I am writing a library of Pandas routines that needs to be able to deal with dates in data frames that are potentially of different types. Specifically, I get different combinations of types datetime.date
and pandas._libs.tslib.Timestamp
quite a bit. This is reported (and confirmed by my testing) to be related to frames having had a multi-index set and then reset. (See my earlier question What changes type of date in this pandas code?, which addresses the issue of the type being changed when going back and forth from multi-index.)
Here's a short (but contrived) example:
import pandas as pd
df = pd.DataFrame(
data={
'date' : ['2019-01-01', '2019-01-02', '2019-01-03'],
'value' : [1, 2, 3],
'other' : [11, 12, 13]
}
)
df.date = pd.to_datetime(df.date).dt.date
print df.head()
date other value
0 2019-01-01 11 1
1 2019-01-02 12 2
2 2019-01-03 13 3
df_reindex = df.set_index(['date','other']).reset_index()
date other value
0 2019-01-01 11 1
1 2019-01-02 12 2
2 2019-01-03 13 3
print pd.merge(df, df_reindex, on='date')
Empty DataFrame
Columns: [date, other_x, value_x, other_y, value_y]
Index: []
print pd.merge(df, df, on='date')
date other_x value_x other_y value_y
0 2019-01-01 11 1 11 1
1 2019-01-02 12 2 12 2
2 2019-01-03 13 3 13 3
print pd.merge(df_reindex, df_reindex, on='date')
date other_x value_x other_y value_y
0 2019-01-01 11 1 11 1
1 2019-01-02 12 2 12 2
2 2019-01-03 13 3 13 3
print type(df.date[0])
<type 'datetime.date'>
print type(df_reindex.date[0])
<class 'pandas._libs.tslib.Timestamp'>
Here both df
and df_reindex
have essentially the same data content, but, because of the type having been changed inside of Pandas at the point of the set_index
, the merge between them is empty while the "self-merge" between either of the two with itself gives the expected (albeit, in the contrived case here, redundant and trivial) result.
Real cases, of course, reach this point without having set and reset the index capriciously like this - The real data passes through multiple bits of code performing different operations with different indexing requirements at different stages, and the merge is between frames that have some non-overlapping columns.
There's a comment on my other question about using NumPy datetimes instead, but that seems futile, as the conversion apparently results in one of the two problematic data types, i.e. the underlying Pandas class:
df_numpy = df.copy()
df_numpy.date = df.date.apply(np.datetime64)
print type(df.date[0])
<type 'datetime.date'>
print type(df_numpy.date[0])
<class 'pandas._libs.tslib.Timestamp'>
(Not to mention that I'm working within an existing framework so it may not be possible to force all frames to have NumPy types instead of Pandas types at this point.)
What I need to do is be able to merge tables inside the library code, whether or not they have been so manipulated by the caller outside of my control.

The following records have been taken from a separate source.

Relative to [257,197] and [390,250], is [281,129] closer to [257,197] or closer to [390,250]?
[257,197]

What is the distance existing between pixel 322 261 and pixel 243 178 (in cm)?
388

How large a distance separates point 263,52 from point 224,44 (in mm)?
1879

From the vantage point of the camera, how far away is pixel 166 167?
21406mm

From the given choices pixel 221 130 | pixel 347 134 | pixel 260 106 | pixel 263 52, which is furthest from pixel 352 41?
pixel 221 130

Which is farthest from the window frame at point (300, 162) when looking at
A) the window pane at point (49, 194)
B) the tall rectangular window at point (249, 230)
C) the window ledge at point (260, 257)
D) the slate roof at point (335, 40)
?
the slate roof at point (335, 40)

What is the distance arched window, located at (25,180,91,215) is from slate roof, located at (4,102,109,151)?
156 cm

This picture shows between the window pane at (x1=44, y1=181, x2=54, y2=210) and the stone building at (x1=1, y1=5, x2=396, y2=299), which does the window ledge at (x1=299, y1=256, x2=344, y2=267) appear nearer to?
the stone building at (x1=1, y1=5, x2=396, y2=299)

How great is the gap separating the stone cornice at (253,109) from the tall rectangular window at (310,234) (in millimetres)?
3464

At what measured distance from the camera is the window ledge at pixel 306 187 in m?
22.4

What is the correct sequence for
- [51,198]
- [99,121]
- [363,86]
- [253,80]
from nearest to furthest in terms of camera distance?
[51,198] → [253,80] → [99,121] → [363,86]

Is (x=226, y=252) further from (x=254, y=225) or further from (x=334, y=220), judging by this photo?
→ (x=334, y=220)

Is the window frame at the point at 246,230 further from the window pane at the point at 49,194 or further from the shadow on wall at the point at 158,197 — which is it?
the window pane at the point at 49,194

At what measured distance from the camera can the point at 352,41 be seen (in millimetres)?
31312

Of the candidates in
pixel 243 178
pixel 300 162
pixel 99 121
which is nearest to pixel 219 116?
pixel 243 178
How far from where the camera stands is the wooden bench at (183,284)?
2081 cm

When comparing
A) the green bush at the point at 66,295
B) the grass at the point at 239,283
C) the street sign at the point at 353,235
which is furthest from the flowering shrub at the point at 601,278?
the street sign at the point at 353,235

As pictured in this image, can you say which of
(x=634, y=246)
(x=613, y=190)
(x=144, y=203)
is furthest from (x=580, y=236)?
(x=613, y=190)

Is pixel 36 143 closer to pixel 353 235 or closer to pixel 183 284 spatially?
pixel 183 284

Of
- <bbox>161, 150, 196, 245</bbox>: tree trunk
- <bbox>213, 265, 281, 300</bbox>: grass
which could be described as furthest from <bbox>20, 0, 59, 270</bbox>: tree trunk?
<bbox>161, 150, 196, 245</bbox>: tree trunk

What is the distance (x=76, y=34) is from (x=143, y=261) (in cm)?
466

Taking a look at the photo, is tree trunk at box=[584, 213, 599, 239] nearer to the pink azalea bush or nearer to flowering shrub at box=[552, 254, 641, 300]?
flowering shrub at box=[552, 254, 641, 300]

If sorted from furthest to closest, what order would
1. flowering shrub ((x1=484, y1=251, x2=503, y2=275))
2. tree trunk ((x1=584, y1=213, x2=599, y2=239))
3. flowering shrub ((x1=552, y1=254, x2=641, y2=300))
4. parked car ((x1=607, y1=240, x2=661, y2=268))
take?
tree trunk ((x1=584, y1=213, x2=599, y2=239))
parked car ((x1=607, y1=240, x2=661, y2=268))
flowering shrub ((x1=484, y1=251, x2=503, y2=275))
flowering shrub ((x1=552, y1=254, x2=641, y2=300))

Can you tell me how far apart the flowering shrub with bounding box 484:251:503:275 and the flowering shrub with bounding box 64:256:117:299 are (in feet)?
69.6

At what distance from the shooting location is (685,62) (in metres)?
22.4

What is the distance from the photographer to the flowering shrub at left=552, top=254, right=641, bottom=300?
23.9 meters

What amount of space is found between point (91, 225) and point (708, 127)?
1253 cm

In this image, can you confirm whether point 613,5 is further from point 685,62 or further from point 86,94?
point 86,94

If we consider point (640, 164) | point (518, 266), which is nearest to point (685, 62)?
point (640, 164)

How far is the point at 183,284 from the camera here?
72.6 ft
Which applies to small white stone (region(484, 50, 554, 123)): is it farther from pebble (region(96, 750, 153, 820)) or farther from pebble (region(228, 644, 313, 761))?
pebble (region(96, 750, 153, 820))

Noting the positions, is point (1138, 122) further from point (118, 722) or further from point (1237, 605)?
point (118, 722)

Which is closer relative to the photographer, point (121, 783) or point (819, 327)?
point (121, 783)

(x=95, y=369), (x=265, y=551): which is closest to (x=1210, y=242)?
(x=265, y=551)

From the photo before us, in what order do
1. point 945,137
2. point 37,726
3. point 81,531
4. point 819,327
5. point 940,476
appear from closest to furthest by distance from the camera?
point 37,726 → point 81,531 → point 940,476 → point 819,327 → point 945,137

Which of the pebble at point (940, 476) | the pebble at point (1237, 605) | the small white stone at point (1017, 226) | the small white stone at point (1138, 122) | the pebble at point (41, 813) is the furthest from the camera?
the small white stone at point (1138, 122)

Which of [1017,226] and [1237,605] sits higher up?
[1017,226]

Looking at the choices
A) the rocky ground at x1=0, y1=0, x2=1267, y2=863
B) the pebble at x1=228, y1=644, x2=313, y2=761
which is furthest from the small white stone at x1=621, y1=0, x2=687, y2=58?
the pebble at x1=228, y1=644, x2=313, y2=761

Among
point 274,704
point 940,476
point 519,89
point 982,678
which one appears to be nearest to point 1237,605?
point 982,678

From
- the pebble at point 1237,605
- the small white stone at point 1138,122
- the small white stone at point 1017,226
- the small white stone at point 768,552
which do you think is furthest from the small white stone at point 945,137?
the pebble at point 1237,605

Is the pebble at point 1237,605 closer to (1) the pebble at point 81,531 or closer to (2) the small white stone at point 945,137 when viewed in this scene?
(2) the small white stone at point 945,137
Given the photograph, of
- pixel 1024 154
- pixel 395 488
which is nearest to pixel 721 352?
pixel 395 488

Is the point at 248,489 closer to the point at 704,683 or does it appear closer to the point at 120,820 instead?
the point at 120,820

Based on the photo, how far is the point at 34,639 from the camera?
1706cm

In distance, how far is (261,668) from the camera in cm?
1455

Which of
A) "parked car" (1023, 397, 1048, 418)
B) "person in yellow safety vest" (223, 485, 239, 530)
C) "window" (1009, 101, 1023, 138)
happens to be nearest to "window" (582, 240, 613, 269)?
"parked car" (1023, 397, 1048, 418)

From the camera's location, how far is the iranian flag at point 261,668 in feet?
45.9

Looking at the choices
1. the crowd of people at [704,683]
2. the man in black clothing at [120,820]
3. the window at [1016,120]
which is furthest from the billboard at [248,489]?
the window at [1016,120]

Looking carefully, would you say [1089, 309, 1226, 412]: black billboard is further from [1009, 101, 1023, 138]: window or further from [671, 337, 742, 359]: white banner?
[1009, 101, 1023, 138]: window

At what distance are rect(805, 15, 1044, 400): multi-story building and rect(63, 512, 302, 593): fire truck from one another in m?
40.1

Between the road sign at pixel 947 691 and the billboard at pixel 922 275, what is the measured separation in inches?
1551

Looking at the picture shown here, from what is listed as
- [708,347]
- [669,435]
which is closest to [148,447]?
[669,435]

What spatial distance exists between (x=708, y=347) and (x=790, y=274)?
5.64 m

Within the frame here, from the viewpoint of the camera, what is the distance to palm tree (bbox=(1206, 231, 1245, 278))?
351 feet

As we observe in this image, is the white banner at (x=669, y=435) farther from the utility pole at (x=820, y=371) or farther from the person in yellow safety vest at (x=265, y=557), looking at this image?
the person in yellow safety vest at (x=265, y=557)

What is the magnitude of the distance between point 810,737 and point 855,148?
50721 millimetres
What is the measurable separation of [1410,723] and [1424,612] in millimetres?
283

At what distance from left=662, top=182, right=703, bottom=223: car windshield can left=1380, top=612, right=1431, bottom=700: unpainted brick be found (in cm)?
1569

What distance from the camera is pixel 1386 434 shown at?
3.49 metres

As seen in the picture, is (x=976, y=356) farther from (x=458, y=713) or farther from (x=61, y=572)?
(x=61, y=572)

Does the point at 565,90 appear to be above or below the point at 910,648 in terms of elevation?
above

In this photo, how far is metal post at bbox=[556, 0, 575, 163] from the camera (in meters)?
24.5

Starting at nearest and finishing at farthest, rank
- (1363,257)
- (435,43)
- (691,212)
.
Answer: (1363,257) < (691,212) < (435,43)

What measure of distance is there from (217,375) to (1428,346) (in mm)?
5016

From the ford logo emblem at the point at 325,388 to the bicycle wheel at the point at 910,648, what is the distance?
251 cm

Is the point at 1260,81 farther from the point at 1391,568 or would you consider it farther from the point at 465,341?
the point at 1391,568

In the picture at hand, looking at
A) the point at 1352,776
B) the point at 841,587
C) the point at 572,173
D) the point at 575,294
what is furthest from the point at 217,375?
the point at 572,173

The data frames that I get as inputs cannot be changed. I could copy them and implement a direct conversion on the copies (as here pandas merge on date column issue) but the frames are sometimes large and I don't want to copy them unless there's no other option.
Is there a way to get the merge to recognize these as equivalent? If not, is there a best-practice choice of date format that avoids the conversion issue exposed here?